The booster doses that the FDA is reviewing now—made by Pfizer-BioNTech and Moderna—are different from those that people have received so far. They are bivalent vaccines, meaning they’re directed against two strains of the virus: the original strain of SARS-CoV-2 that previous vaccines targeted, as well as the Omicron BA.4 and BA.5 subvariants, which now account for nearly all new infections in the U.S. Recent data show that even people who are vaccinated and boosted with the original strain are still susceptible to developing mild-to-moderate COVID-19 from the Omicron variants, so experts hope that the new booster shot will better protect people from getting sick from these circulating Omicron viruses.
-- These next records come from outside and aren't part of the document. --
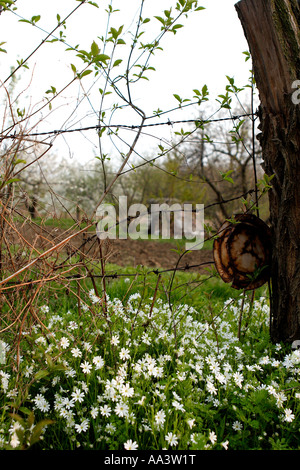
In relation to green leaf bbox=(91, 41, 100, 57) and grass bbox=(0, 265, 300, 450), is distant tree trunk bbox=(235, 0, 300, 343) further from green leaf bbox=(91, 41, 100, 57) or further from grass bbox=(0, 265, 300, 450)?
green leaf bbox=(91, 41, 100, 57)

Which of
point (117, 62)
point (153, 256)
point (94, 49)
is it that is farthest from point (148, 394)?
point (153, 256)

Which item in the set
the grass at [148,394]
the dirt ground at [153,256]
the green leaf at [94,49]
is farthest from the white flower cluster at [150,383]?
the dirt ground at [153,256]

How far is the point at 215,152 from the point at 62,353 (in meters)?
12.7

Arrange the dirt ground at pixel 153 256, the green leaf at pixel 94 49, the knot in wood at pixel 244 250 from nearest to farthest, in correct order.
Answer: the green leaf at pixel 94 49 → the knot in wood at pixel 244 250 → the dirt ground at pixel 153 256

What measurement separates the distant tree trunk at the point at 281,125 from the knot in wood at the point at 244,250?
11 centimetres

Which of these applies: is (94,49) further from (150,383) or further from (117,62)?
(150,383)

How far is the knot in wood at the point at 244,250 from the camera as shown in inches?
111

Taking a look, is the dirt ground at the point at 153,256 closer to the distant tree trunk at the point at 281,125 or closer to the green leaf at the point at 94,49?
the distant tree trunk at the point at 281,125

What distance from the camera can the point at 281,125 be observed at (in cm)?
266

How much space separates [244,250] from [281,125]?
3.00 ft

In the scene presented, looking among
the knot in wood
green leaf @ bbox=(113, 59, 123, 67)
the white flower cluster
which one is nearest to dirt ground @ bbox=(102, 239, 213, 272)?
the knot in wood

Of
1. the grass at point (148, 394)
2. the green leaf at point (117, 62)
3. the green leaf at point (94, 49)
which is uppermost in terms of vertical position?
the green leaf at point (117, 62)
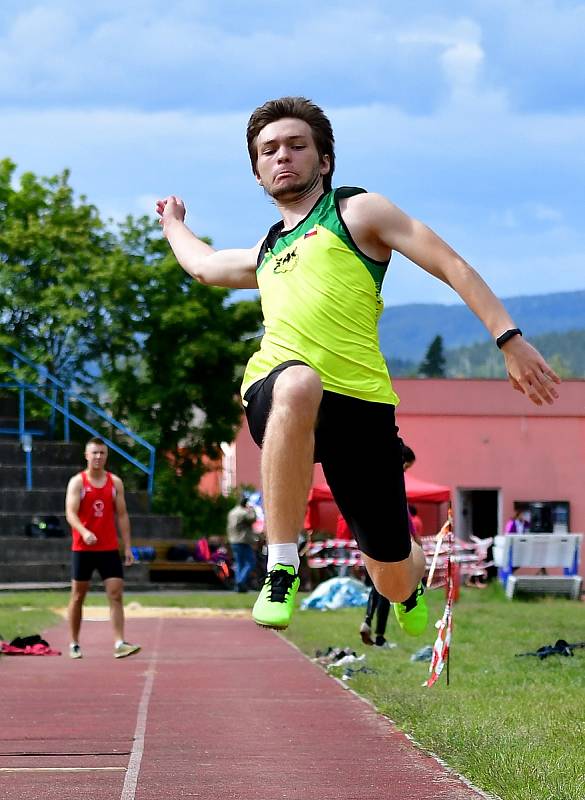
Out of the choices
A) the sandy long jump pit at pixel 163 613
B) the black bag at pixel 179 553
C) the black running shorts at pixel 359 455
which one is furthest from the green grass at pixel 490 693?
the black bag at pixel 179 553

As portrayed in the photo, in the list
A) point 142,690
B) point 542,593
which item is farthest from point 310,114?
point 542,593

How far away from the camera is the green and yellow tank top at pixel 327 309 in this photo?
5.57 meters

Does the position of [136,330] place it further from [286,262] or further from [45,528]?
[286,262]

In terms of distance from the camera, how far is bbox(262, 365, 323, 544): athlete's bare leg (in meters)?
5.35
FDA and CDC officials have not yet decided who would qualify for Omicron boosters (though Pfizer-BioNTech recently asked for authorization of their shots for all Americans 12 and up, and Moderna submitted its application for adults 18 and older), when they would be available, and how long after a previous dose people should wait before getting it. The CDC’s vaccine advisory committee is scheduled to meet on September 1 and 2 and may issue more guidance then.